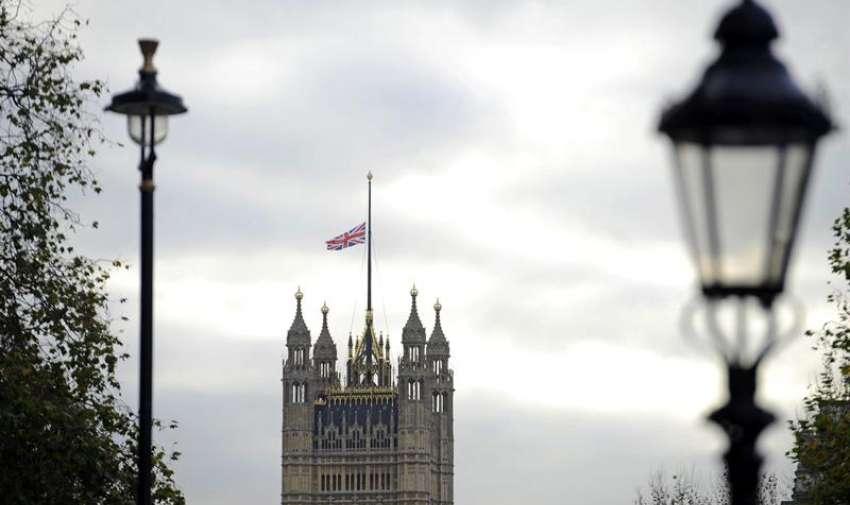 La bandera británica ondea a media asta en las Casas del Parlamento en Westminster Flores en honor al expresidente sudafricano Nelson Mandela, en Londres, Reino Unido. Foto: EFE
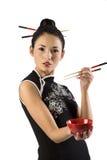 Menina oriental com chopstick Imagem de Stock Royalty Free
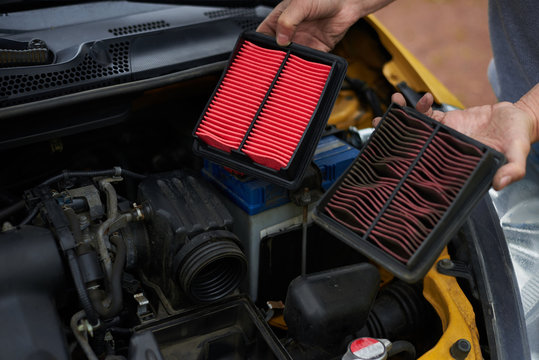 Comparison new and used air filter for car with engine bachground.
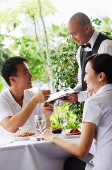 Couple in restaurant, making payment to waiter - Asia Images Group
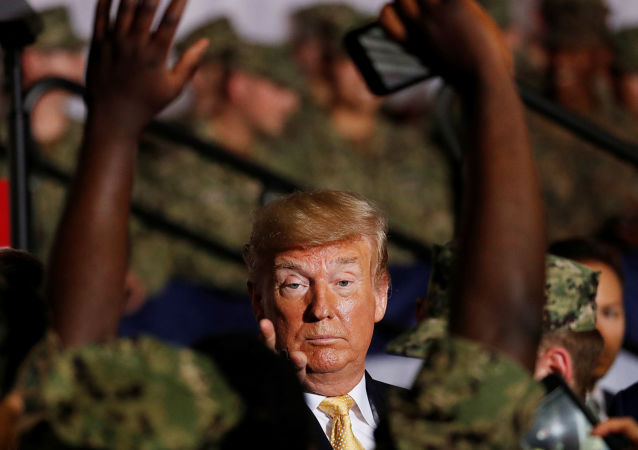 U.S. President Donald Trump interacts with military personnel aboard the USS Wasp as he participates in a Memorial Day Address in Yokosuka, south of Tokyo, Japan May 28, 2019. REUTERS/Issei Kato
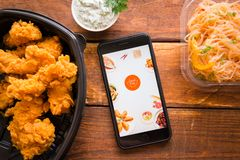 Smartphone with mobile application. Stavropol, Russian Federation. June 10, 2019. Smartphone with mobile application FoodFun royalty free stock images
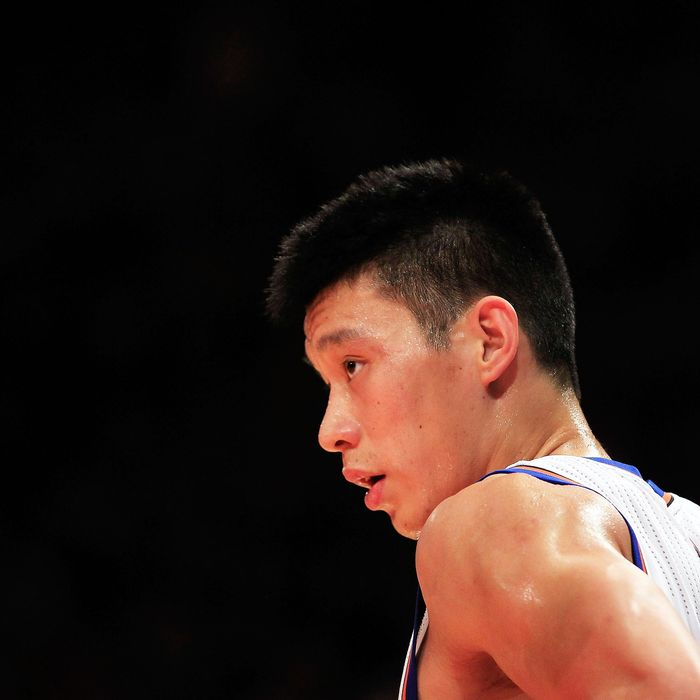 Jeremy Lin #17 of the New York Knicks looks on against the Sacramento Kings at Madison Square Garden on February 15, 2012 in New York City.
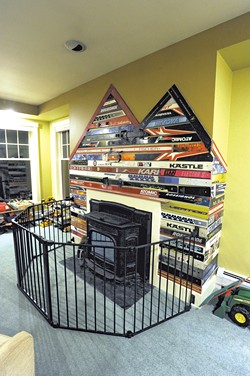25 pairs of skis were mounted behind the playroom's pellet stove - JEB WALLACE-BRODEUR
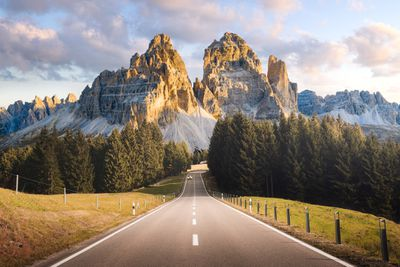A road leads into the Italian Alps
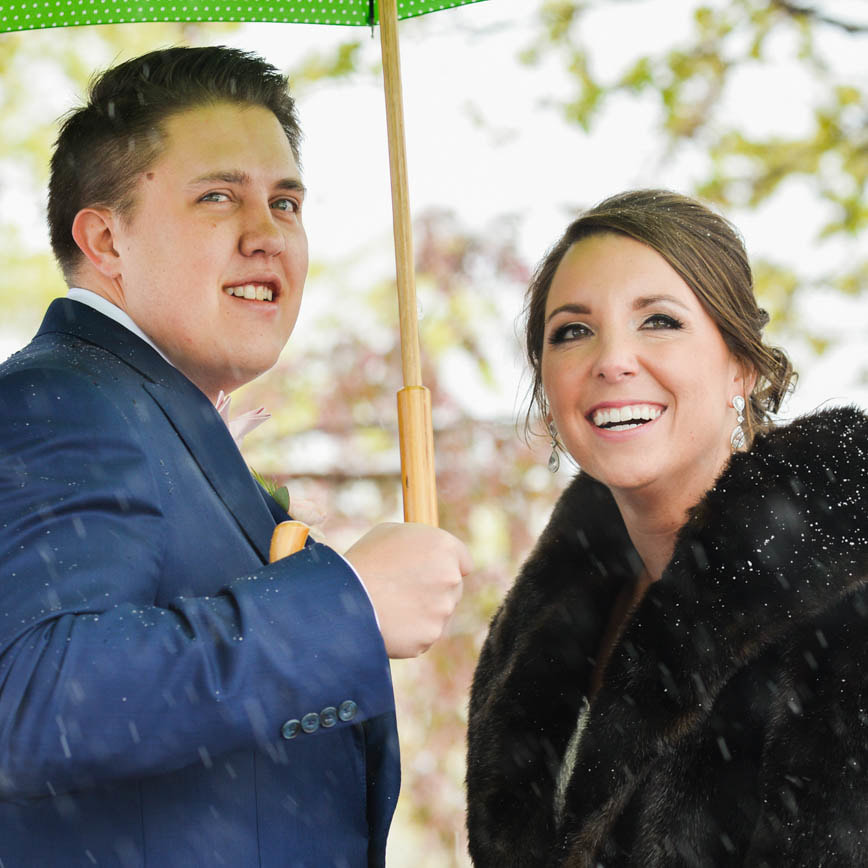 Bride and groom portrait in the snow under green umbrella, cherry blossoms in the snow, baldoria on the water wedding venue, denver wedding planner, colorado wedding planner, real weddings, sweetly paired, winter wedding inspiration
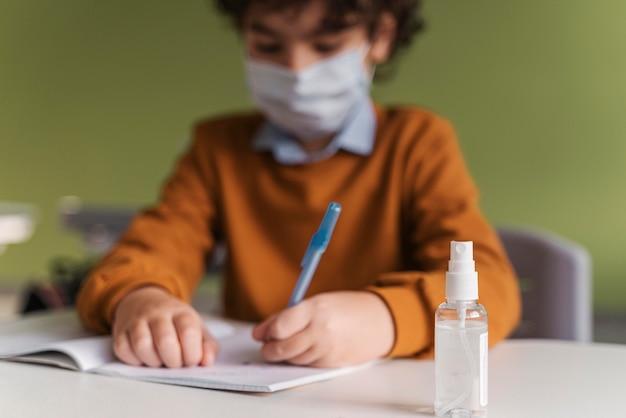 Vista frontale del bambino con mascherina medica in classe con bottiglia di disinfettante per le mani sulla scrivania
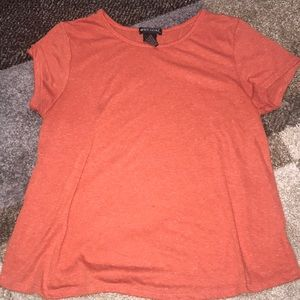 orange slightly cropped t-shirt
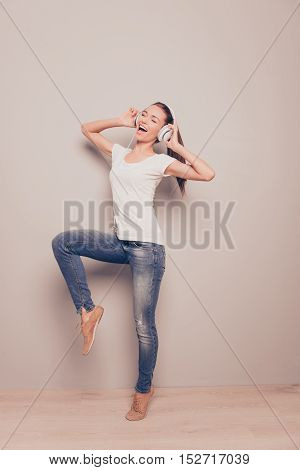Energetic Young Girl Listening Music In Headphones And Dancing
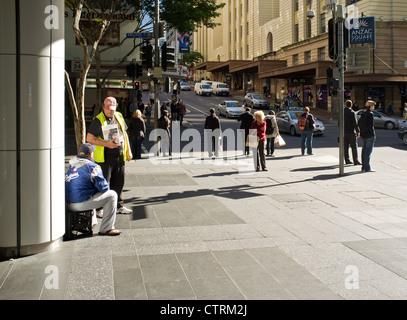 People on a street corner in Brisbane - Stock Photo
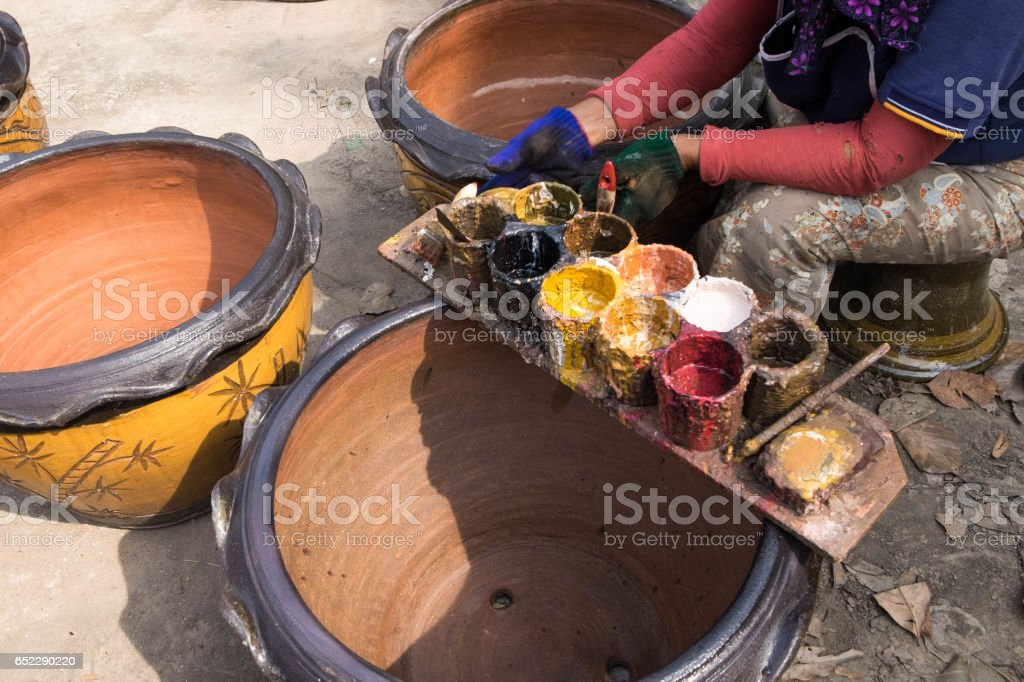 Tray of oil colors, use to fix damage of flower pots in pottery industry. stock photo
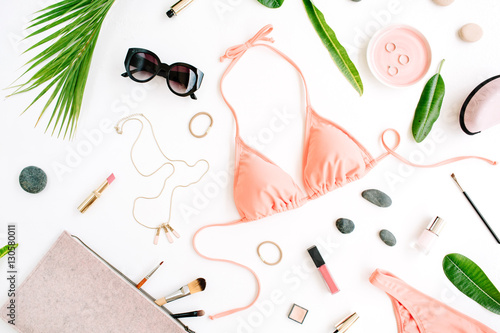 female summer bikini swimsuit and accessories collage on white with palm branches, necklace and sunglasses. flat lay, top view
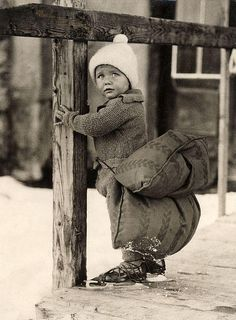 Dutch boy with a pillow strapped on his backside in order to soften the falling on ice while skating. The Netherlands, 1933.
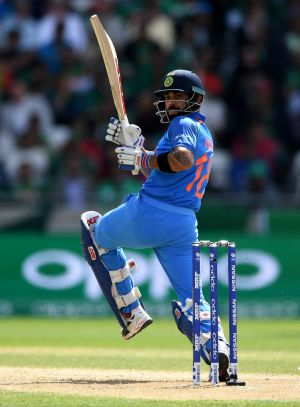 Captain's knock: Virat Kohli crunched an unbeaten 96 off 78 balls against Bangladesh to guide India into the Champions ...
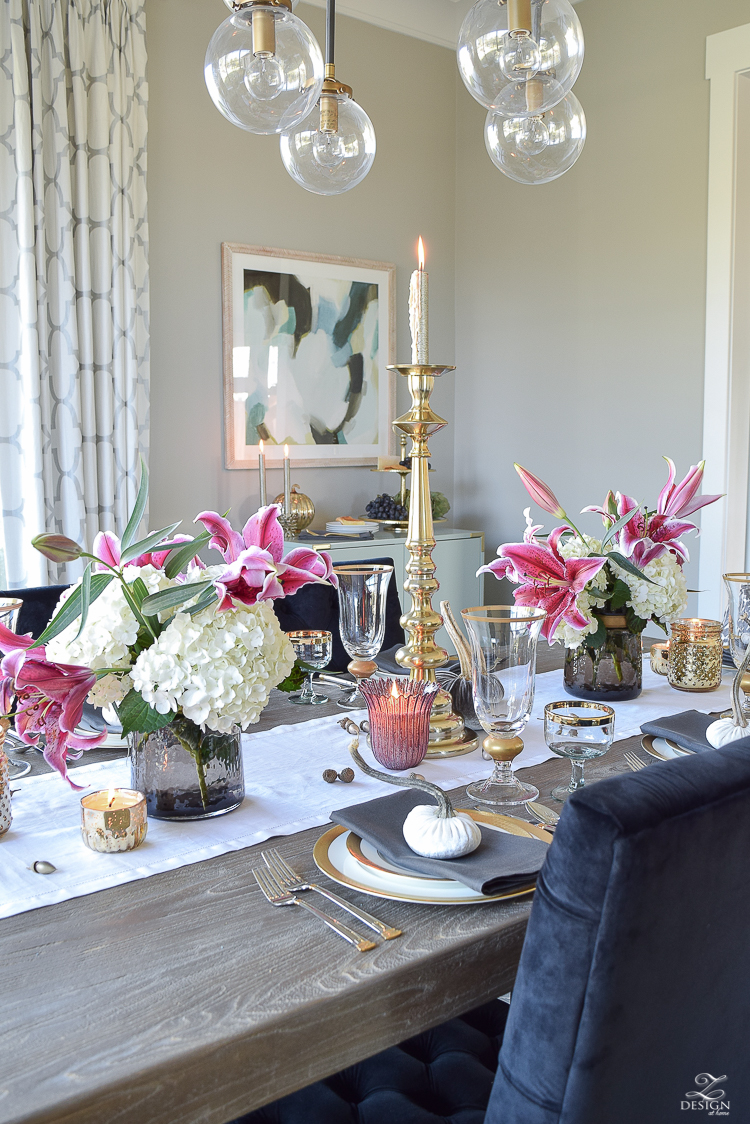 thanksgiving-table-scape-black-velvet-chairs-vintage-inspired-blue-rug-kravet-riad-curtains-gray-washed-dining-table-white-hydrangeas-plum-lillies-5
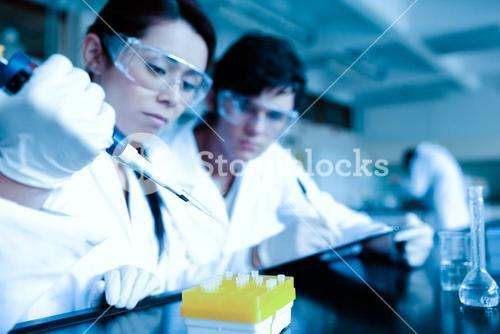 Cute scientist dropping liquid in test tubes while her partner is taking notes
------------------------
_Activity:_ Print only the lines from the opening line of the listing to the line containing "Energetic Young Girl", inclusive, exactly as they appear and without pictures.

_Response:_
 La bandera británica ondea a media asta en las Casas del Parlamento en Westminster Flores en honor al expresidente sudafricano Nelson Mandela, en Londres, Reino Unido. Foto: EFE
 Menina oriental com chopstick Imagem de Stock Royalty Free
 Comparison new and used air filter for car with engine bachground.
 Couple in restaurant, making payment to waiter - Asia Images Group
 U.S. President Donald Trump interacts with military personnel aboard the USS Wasp as he participates in a Memorial Day Address in Yokosuka, south of Tokyo, Japan May 28, 2019. REUTERS/Issei Kato
 Smartphone with mobile application. Stavropol, Russian Federation. June 10, 2019. Smartphone with mobile application FoodFun royalty free stock images
 Jeremy Lin #17 of the New York Knicks looks on against the Sacramento Kings at Madison Square Garden on February 15, 2012 in New York City.
25 pairs of skis were mounted behind the playroom's pellet stove - JEB WALLACE-BRODEUR
A road leads into the Italian Alps
 Bride and groom portrait in the snow under green umbrella, cherry blossoms in the snow, baldoria on the water wedding venue, denver wedding planner, colorado wedding planner, real weddings, sweetly paired, winter wedding inspiration
 Vista frontale del bambino con mascherina medica in classe con bottiglia di disinfettante per le mani sulla scrivania
 orange slightly cropped t-shirt
Energetic Young Girl Listening Music In Headphones And Dancing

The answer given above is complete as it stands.